Hepatic uptake and degradation of unilamellar sphingomyelin/cholesterol liposomes: a kinetic study.

The kinetics of hepatic uptake and degradation of sphingomyelin/cholesterol (2:1, M/M) small unilamellar liposomes were investigated in a BALB/c mouse. The tissue distribution of liposomes was determined by scintillation spectrometry. The percentage of intact liposomes in tissues was estimated by the technique of gamma-ray perturbed angular correlation. A kinetic model was developed to analyze the above data.
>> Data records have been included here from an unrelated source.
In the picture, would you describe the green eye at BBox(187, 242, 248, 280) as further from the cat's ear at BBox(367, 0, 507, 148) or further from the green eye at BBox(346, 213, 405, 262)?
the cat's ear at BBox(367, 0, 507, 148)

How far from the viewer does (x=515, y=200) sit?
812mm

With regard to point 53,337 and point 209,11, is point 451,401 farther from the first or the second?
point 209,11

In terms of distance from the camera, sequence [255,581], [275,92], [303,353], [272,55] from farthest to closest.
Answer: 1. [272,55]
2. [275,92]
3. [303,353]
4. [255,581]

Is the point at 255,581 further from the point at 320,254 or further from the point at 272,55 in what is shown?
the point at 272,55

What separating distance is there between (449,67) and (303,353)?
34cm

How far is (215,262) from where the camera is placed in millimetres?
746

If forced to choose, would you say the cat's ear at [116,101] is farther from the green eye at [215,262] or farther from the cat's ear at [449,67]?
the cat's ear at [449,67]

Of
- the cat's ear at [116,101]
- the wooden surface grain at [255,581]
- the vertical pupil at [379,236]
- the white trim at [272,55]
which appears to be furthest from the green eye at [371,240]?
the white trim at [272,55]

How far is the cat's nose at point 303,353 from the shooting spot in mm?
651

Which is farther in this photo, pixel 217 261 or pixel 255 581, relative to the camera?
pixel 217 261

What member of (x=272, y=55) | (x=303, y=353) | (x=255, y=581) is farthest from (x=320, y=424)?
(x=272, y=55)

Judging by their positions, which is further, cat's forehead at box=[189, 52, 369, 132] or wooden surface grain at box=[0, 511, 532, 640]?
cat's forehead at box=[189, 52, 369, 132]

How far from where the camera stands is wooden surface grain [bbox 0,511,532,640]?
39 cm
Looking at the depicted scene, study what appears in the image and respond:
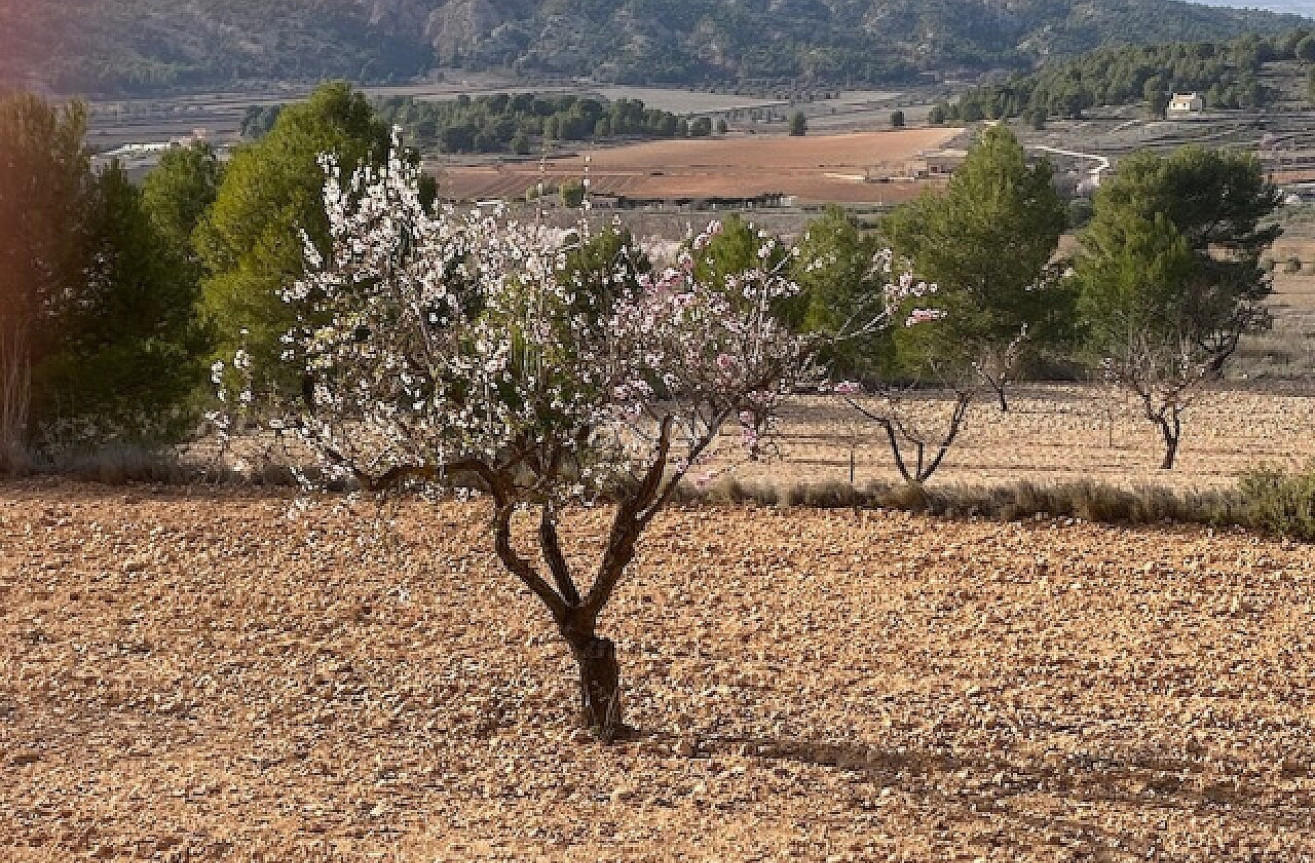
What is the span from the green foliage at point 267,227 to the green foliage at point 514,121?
220ft

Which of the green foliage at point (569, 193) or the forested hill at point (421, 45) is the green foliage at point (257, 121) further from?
the green foliage at point (569, 193)

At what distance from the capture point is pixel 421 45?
155m

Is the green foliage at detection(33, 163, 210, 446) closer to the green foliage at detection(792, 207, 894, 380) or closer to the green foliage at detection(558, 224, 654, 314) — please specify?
the green foliage at detection(558, 224, 654, 314)

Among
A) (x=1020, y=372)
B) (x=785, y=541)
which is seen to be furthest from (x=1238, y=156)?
(x=785, y=541)

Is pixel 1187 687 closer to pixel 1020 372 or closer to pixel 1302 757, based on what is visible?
pixel 1302 757

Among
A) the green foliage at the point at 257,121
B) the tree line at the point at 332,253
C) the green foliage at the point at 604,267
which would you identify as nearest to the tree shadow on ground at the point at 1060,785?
the tree line at the point at 332,253

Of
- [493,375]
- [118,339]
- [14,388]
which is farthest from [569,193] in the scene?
[118,339]

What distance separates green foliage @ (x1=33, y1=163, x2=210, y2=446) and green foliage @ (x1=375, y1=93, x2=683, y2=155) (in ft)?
237

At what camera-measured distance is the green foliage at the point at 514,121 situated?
92812mm

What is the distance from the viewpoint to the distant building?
103 m

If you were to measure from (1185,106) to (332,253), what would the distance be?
106m

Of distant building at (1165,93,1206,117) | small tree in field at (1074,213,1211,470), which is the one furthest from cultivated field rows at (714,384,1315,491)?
distant building at (1165,93,1206,117)

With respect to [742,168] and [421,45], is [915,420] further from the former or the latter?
[421,45]

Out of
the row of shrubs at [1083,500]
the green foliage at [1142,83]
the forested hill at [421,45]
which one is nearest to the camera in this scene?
the row of shrubs at [1083,500]
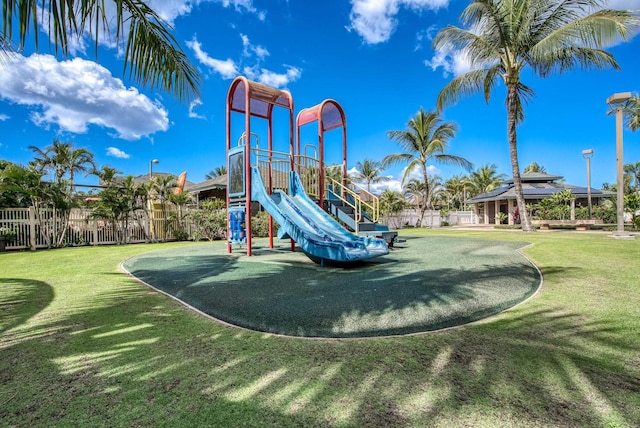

A remarkable agreement was noted between the experimental data and the corresponding theoretical values. Our results indicate that the sphingomyelin/cholesterol unilamellar liposomes had an unusually long half-life of 16.5 hr in the circulation after intravenous administration to mice. The hepatic degradation of the liposomes in vitro at 37 degrees C followed first-order kinetics, with a half-life of 3.5 +/- 0.2 (SEM) hr. Furthermore, the rate of the in vivo degradation of liposomes in the liver was found to be quite similar to that in vitro, with a half-life of 3.6 +/- 0.4 hr. The rate of release of the liposome-encapsulated agent, indium-111, in the liver was not constant, and reached a maximum at about 8 hr after the administration of liposomes. The approach developed in the present study is general and can be applied to the investigation of factors that may control the release of pharmacologically active agents in any tissue.